• _What you will do_: What is needed is every line from the one holding "Arctic poppy - AK N8TV drawing" to the last line of the data below, printed exactly and without pictures.

• _Dataset section_:

--- START ---

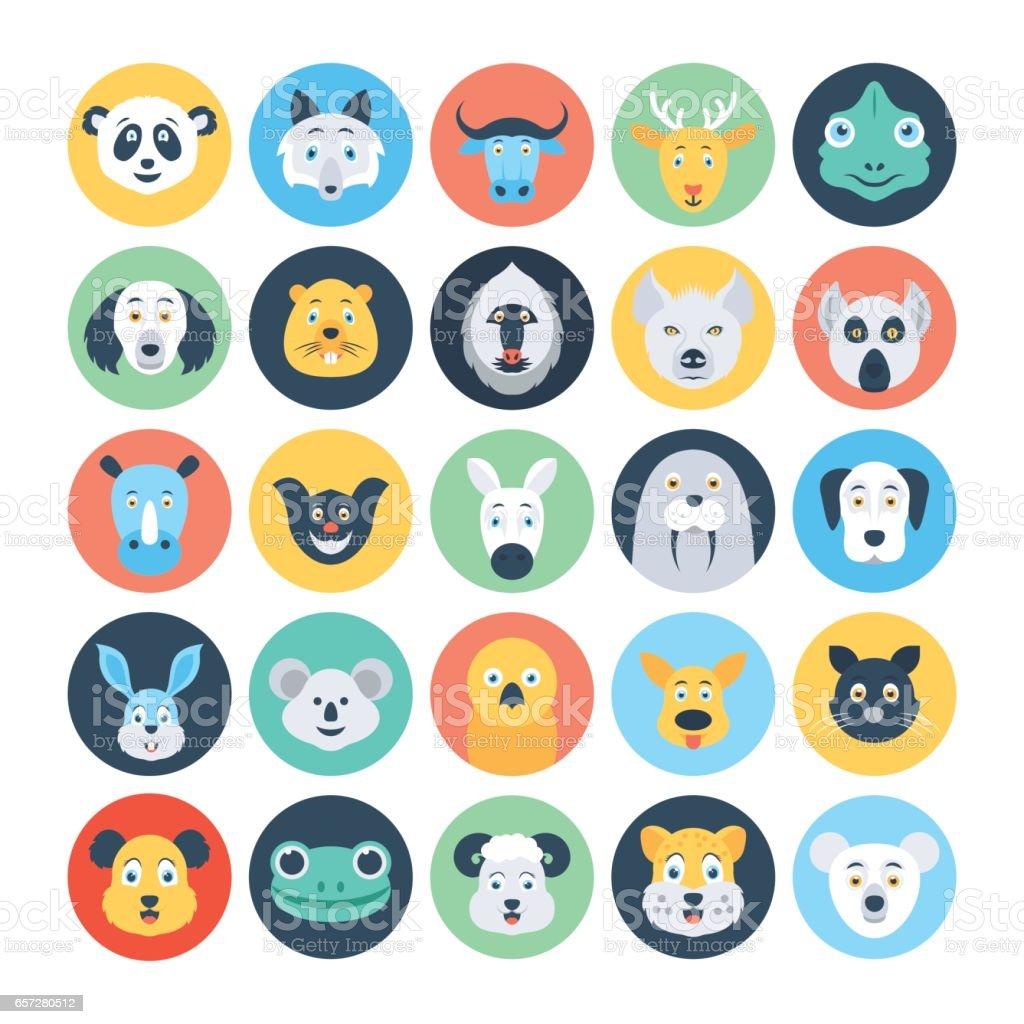 Animal Avatars Flat Vector Icons 4 vector art illustration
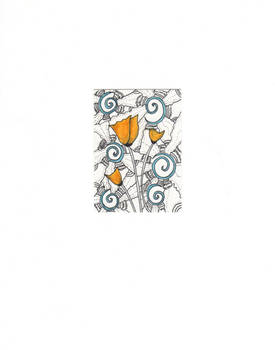 Arctic poppy - AK N8TV drawing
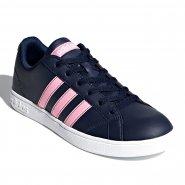 Tênis Feminino Adidas VS Advantage W DB0572 Marinho 6e3e38cd6852f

--- END ---

• _Reply to the exercise_:
 Arctic poppy - AK N8TV drawing
 Tênis Feminino Adidas VS Advantage W DB0572 Marinho 6e3e38cd6852f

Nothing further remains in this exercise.